DATASET EXTRACT:
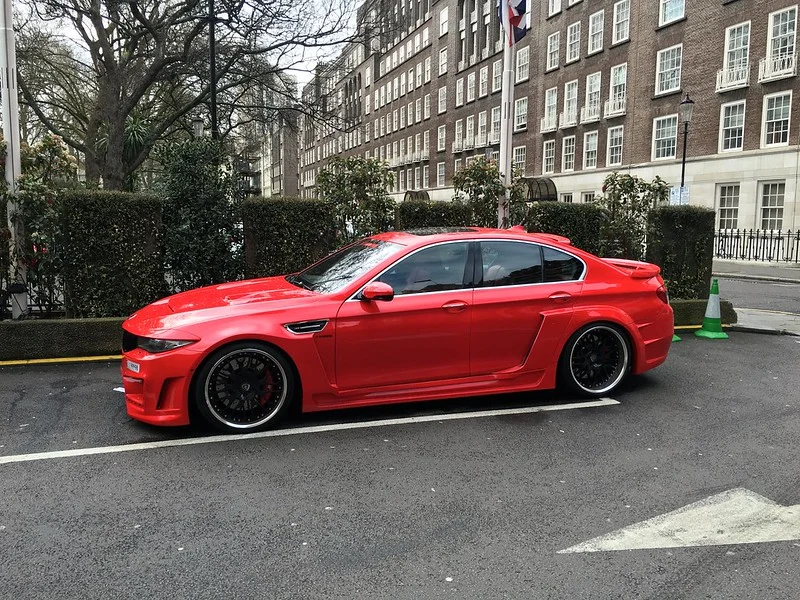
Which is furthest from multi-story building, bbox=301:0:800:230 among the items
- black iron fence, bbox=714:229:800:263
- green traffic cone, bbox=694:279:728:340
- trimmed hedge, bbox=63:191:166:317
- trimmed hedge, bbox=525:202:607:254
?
trimmed hedge, bbox=63:191:166:317

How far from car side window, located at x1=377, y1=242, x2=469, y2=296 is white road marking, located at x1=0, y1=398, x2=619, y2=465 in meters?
1.05

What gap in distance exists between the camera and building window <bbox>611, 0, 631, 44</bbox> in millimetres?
33844

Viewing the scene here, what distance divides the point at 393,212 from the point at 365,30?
10014mm

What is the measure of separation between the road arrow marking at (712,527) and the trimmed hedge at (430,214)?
20.9ft


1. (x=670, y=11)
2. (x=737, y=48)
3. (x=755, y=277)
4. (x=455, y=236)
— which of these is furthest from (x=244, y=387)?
(x=670, y=11)

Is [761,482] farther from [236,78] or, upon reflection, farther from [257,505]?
[236,78]

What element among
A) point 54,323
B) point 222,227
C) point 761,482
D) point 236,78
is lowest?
point 761,482

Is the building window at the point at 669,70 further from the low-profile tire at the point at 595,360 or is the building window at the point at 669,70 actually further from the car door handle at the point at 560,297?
the car door handle at the point at 560,297

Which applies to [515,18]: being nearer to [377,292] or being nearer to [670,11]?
[377,292]

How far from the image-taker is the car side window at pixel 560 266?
5.84 m

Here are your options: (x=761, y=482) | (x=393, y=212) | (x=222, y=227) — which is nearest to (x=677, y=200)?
(x=393, y=212)

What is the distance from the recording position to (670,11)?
31.2 meters

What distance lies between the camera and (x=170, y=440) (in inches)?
187

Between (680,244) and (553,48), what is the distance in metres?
34.1
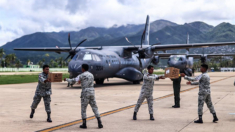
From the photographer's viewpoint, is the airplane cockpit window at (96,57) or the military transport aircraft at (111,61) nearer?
the military transport aircraft at (111,61)

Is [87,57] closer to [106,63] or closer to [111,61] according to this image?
[106,63]

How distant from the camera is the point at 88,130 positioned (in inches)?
307

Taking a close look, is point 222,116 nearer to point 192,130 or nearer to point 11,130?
point 192,130

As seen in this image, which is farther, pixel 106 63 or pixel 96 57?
pixel 106 63

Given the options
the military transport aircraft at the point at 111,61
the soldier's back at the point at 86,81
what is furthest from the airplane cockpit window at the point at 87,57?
the soldier's back at the point at 86,81

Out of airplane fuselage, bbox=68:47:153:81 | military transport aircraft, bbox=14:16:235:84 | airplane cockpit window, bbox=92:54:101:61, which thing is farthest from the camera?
airplane cockpit window, bbox=92:54:101:61

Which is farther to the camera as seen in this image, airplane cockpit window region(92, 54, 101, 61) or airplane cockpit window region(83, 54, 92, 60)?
airplane cockpit window region(92, 54, 101, 61)

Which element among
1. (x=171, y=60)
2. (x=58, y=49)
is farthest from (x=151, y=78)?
(x=171, y=60)

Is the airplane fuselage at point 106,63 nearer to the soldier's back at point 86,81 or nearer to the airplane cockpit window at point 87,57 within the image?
the airplane cockpit window at point 87,57

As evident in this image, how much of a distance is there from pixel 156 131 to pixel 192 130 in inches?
38.4

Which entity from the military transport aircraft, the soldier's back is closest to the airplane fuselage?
the military transport aircraft

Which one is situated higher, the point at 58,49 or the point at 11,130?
the point at 58,49

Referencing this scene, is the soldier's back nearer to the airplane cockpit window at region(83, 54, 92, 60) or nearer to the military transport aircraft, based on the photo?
the military transport aircraft

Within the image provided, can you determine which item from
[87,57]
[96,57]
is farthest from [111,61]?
[87,57]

STATED GOAL:
Carry over the lines above, from the line with "Within the image provided, can" through the end of the records, keeping the request lines unchanged and adding 92 to each coordinate in the answers.

SOLUTION BELOW:
Within the image provided, can you determine which item from
[87,57]
[96,57]
is farthest from [111,61]?
[179,149]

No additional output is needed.